La pobreza individual, al parecer, no se hizo presente en Israel como fenómeno social de cierta envergadura hasta el siglo VIII a. C. Fue el resultado de un proceso de diferenciación socio-económica desencadenado por la institución monárquica: la creación de una clase de funcionarios y el desarrollo de los talleres sociales y del comercio. Los notables se construían casas lujosas; organizaban festines, y sus mujeres se engalanaban con objetos preciosos. Tanta riqueza corría parejas con los préstamos usureros y contratos abusivos hechos después de malas cosechas, y con las expropiaciones reales, a veces ilegales.
Los labradores menos acomodados se veían abocados, tarde o temprano, a perder sus tierras, mientras los ricos se hacían con grandes extensiones de propiedad, recurriendo a la especulación y al fraude, corrompiendo a los jueces y mostrándose despiadados.

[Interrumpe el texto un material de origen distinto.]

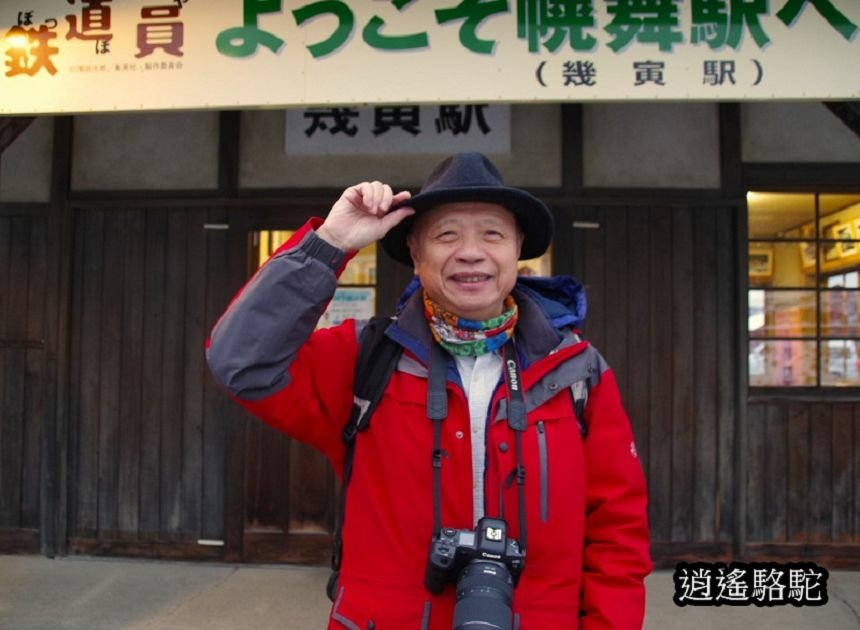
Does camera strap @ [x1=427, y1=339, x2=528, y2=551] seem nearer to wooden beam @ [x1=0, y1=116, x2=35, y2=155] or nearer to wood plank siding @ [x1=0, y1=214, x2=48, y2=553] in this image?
wooden beam @ [x1=0, y1=116, x2=35, y2=155]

Los profetas emprendieron la defensa vehemente de esta pobre gente, mientras la Ley los protegía, prohibiendo la usura, promulgando el precepto de la limosna, protegiendo al obrero a sueldo y obligando a devolverle al deudor pobre su prenda antes de la puesta del sol.
Los libros del Pentateuco, qu recogen esta historia casi desconocida son el Éxodo, el Levítico y sobre todo el Deuteronomio. Los dos libros de Samuel y los dos libros de las Crónicas. Los profetas más explícitos y comprometidos fueron Amós, Oseas, Isaías, Jeremías, Ezequiel y Miqueas.